Le départ à Dubaï n’est pas seulement une question de “zéro impôt”
Pour un contribuable français, l’installation à Dubaï suppose d’abord de vérifier la perte effective de la résidence fiscale française. L’article 4 B du CGI, la convention fiscale France–EAU, les attaches familiales, le centre des intérêts économiques et les revenus de source française doivent être analysés ensemble.
La fiscalité émirienne ne neutralise pas automatiquement les conséquences fiscales françaises. Un départ mal documenté peut laisser subsister une résidence fiscale française, une imposition de revenus français, une obligation IFI ou une exit tax.
Les points à traiter avant le départ
Les points prioritaires sont la date du départ fiscal, la preuve de l’installation à Dubaï, le traitement des titres de sociétés, la vérification de l’exit tax, le sort des dividendes, loyers, plus-values et revenus français, ainsi que les obligations déclaratives post-départ.
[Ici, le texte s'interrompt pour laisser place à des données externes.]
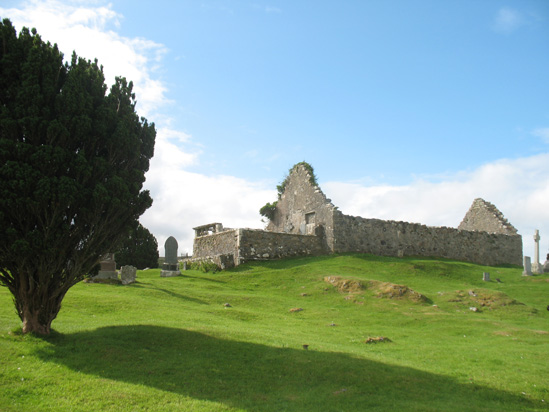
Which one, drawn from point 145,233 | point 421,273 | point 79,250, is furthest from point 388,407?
point 145,233

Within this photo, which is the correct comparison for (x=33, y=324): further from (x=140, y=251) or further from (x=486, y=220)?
(x=486, y=220)

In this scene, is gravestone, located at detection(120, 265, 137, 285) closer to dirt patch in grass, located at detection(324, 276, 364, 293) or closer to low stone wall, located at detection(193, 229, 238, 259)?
low stone wall, located at detection(193, 229, 238, 259)

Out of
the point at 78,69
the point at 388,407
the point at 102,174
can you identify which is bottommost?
the point at 388,407

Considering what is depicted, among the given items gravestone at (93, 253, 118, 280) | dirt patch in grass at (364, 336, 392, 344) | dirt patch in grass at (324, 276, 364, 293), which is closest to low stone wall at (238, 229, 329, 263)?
dirt patch in grass at (324, 276, 364, 293)

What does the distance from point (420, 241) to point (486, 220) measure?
11.3 m

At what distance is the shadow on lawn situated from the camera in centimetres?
888

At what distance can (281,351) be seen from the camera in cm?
1161

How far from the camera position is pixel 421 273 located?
2597cm

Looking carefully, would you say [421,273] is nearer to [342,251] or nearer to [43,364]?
[342,251]

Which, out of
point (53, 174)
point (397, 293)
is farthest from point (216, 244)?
point (53, 174)

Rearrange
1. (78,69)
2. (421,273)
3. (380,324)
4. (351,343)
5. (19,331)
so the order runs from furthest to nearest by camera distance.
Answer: (421,273) < (380,324) < (351,343) < (78,69) < (19,331)

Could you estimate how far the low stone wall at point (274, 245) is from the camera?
2800cm

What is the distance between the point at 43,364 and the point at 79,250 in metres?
3.01

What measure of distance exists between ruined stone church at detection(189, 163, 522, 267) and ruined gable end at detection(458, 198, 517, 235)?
119mm
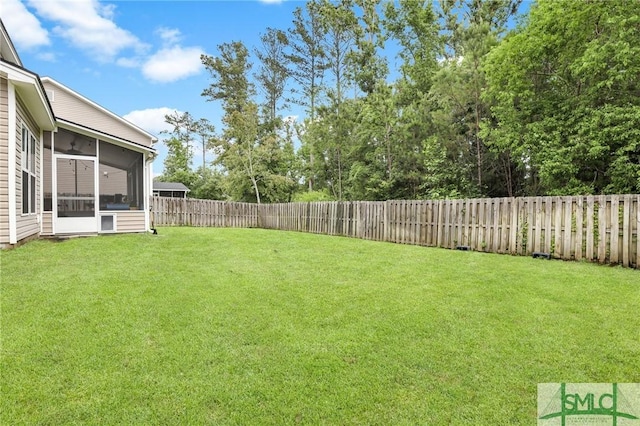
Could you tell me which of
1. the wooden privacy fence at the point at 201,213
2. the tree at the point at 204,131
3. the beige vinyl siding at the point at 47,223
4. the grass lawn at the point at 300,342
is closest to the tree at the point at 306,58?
the wooden privacy fence at the point at 201,213

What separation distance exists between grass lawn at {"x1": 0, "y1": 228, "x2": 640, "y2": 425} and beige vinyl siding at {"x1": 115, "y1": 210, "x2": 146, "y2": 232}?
4.44 m

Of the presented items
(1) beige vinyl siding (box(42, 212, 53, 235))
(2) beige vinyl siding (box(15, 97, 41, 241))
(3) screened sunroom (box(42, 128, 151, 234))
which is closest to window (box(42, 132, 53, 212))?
(3) screened sunroom (box(42, 128, 151, 234))

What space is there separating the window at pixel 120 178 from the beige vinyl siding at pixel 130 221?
16 centimetres

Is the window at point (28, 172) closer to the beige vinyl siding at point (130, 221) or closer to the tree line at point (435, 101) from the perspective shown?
the beige vinyl siding at point (130, 221)

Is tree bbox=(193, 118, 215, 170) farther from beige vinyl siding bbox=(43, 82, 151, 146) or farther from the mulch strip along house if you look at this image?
the mulch strip along house

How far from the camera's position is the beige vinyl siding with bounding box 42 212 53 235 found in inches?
322

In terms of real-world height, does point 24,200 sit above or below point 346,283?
above

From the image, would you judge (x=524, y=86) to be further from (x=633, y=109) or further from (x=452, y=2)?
(x=452, y=2)

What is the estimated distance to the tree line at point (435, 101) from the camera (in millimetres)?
10117

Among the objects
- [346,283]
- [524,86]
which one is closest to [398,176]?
[524,86]

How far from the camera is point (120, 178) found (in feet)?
32.2

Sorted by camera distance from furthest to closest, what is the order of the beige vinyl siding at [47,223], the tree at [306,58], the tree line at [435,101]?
the tree at [306,58] → the tree line at [435,101] → the beige vinyl siding at [47,223]

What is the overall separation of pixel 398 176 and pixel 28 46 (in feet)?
47.0

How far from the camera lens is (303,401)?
229cm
Une analyse sérieuse doit aussi intégrer le risque de contrôle fiscal français : incohérence entre le lieu de vie déclaré, les comptes bancaires, les fonctions de direction, les actifs conservés en France et les intérêts économiques réels.
Questions fréquentes
Un départ à Dubaï suffit-il à ne plus être résident fiscal français ?
Non. La résidence fiscale française dépend des critères de l’article 4 B du CGI et, le cas échéant, de la convention fiscale France–EAU. L’installation matérielle à Dubaï doit être cohérente avec les attaches familiales, professionnelles et économiques.
Faut-il vérifier l’exit tax avant un départ à Dubaï ?
Oui, en présence de participations significatives ou de titres valorisés. Les Émirats arabes unis ne relèvent pas du même régime que l’Union européenne pour le sursis de paiement : à la date de rédaction, ils ne figurent pas dans la liste BOFiP des États tiers ouvrant droit au sursis de plein droit de l’article 167 bis IV. Le départ vers Dubaï doit donc être analysé, en pratique, dans la logique du sursis sur option de l’article 167 bis V, avec demande expresse, représentant établi en France et garanties propres à assurer le recouvrement, dont le montant est en principe égal à 12,8 % du montant brut des plus-values et créances placées en sursis (article 167 bis, V-b du CGI).
Quels documents préparer ?
Il faut préparer les éléments de résidence, les justificatifs de départ, la valorisation des titres, les revenus français conservés, les comptes étrangers et les obligations déclaratives françaises.